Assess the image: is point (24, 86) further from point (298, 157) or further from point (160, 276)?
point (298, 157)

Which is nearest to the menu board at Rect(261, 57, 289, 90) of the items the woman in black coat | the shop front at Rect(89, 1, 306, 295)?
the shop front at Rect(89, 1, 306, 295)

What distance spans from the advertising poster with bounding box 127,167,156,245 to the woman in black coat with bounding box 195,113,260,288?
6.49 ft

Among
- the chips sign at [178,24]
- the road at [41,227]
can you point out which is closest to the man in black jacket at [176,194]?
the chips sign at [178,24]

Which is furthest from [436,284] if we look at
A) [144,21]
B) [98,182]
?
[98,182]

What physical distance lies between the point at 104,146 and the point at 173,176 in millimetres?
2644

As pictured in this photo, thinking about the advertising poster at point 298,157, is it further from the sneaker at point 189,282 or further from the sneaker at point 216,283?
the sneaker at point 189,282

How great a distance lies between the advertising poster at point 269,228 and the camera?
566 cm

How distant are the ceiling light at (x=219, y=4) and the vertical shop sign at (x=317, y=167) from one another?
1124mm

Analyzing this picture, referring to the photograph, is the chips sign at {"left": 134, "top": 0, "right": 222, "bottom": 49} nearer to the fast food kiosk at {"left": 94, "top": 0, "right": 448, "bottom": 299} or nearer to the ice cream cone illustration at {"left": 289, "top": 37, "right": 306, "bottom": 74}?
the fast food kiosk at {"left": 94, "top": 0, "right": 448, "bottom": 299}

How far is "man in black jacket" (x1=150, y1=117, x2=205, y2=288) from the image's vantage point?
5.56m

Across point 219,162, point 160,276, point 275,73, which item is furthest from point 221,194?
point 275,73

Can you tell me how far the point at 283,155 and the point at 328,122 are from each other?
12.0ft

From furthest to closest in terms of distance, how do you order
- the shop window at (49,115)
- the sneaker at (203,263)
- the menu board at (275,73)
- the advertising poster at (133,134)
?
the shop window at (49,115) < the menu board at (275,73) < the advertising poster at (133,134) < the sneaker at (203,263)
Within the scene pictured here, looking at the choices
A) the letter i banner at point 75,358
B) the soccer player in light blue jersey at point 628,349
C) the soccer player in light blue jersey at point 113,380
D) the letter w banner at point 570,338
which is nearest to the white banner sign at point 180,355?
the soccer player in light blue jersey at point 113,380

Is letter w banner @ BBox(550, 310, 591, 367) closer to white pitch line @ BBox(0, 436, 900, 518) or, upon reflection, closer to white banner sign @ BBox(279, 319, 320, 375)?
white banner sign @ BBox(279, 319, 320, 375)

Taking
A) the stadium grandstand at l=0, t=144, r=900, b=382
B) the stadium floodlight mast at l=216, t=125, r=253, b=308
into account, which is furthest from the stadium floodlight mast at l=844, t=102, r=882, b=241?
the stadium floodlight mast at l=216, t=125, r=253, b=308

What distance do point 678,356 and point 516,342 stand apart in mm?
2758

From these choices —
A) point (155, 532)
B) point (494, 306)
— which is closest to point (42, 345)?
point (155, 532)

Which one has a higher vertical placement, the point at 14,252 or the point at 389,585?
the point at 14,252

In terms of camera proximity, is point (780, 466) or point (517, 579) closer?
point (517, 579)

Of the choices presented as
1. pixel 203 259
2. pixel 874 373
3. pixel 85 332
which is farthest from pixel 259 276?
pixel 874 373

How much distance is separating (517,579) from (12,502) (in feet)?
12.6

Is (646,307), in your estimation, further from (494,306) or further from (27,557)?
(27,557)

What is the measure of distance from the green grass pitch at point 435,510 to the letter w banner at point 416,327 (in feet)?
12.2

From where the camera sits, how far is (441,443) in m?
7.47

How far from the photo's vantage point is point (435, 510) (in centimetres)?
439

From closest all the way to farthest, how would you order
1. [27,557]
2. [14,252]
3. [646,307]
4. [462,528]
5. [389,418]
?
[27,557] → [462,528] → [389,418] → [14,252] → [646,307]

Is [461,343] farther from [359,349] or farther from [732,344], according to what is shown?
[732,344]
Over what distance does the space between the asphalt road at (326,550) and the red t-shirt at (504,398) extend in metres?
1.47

+---+

*Task to complete*. Reproduce all of the records above verbatim, from the first to the last, without altering any wording, coordinates, or values.

*Response*.
Assess the image: is point (24, 86) further from point (298, 157) or further from point (160, 276)?
point (298, 157)

Which is nearest to the menu board at Rect(261, 57, 289, 90) of the items the woman in black coat | the shop front at Rect(89, 1, 306, 295)?
the shop front at Rect(89, 1, 306, 295)

What distance spans from the advertising poster with bounding box 127,167,156,245 to the woman in black coat with bounding box 195,113,260,288?
6.49 ft

Among
- the chips sign at [178,24]
- the road at [41,227]
can you point out which is closest to the man in black jacket at [176,194]?
the chips sign at [178,24]

Which is furthest from [436,284] if we look at
A) [144,21]
B) [98,182]
?
[98,182]

What physical distance lies between the point at 104,146 and the point at 173,176 in millimetres?
2644

As pictured in this photo, thinking about the advertising poster at point 298,157, is it further from the sneaker at point 189,282 or further from the sneaker at point 216,283?
the sneaker at point 189,282

How great a distance lies between the advertising poster at point 269,228 and the camera?
566 cm

How distant are the ceiling light at (x=219, y=4) and the vertical shop sign at (x=317, y=167) from one another?
1124mm

Analyzing this picture, referring to the photograph, is the chips sign at {"left": 134, "top": 0, "right": 222, "bottom": 49} nearer to the fast food kiosk at {"left": 94, "top": 0, "right": 448, "bottom": 299} or nearer to the ice cream cone illustration at {"left": 289, "top": 37, "right": 306, "bottom": 74}?
the fast food kiosk at {"left": 94, "top": 0, "right": 448, "bottom": 299}

How far is "man in black jacket" (x1=150, y1=117, x2=205, y2=288) from the image's vantage point?
5.56m

Across point 219,162, point 160,276, point 275,73, which item is furthest from point 221,194?
point 275,73

Can you tell me how far the point at 283,155 and the point at 328,122 are from each other?
12.0ft

From furthest to closest in terms of distance, how do you order
- the shop window at (49,115)
- the sneaker at (203,263)
- the menu board at (275,73)
- the advertising poster at (133,134)
?
the shop window at (49,115) < the menu board at (275,73) < the advertising poster at (133,134) < the sneaker at (203,263)
Within the scene pictured here, looking at the choices
A) the letter i banner at point 75,358
B) the soccer player in light blue jersey at point 628,349
C) the soccer player in light blue jersey at point 113,380
D) the letter w banner at point 570,338
which is nearest to the white banner sign at point 180,355?
the soccer player in light blue jersey at point 113,380

Is letter w banner @ BBox(550, 310, 591, 367) closer to white pitch line @ BBox(0, 436, 900, 518) or, upon reflection, closer to white banner sign @ BBox(279, 319, 320, 375)?
white banner sign @ BBox(279, 319, 320, 375)

Taking
A) the stadium grandstand at l=0, t=144, r=900, b=382
B) the stadium floodlight mast at l=216, t=125, r=253, b=308
into account, which is furthest from the stadium floodlight mast at l=844, t=102, r=882, b=241?
the stadium floodlight mast at l=216, t=125, r=253, b=308

What distance do point 678,356 and point 516,342 stand apart in mm?
2758

From these choices —
A) point (155, 532)
B) point (494, 306)
— which is closest to point (42, 345)?
point (155, 532)

Which one has a higher vertical placement, the point at 14,252 or the point at 389,585?
the point at 14,252

In terms of camera proximity, is point (780, 466) or point (517, 579) closer?
point (517, 579)

Of the choices presented as
1. pixel 203 259
2. pixel 874 373
3. pixel 85 332
which is farthest from pixel 259 276?
pixel 874 373

How much distance is separating (517,579) from (12,502) (in feet)?
12.6

Is (646,307), in your estimation, further from (494,306) or further from (27,557)?
(27,557)

What is the measure of distance from the green grass pitch at point 435,510 to the letter w banner at point 416,327 (in feet)?
12.2

From where the camera sits, how far is (441,443) in m?
7.47

How far from the photo's vantage point is point (435, 510) (in centimetres)?
439

From closest all the way to farthest, how would you order
1. [27,557]
2. [14,252]
3. [646,307]
4. [462,528]
5. [389,418]
?
[27,557] → [462,528] → [389,418] → [14,252] → [646,307]

Is [461,343] farther from [359,349] or farther from [732,344], according to what is shown?
[732,344]
Over what distance does the space between the asphalt road at (326,550) and the red t-shirt at (504,398) extend in metres?
1.47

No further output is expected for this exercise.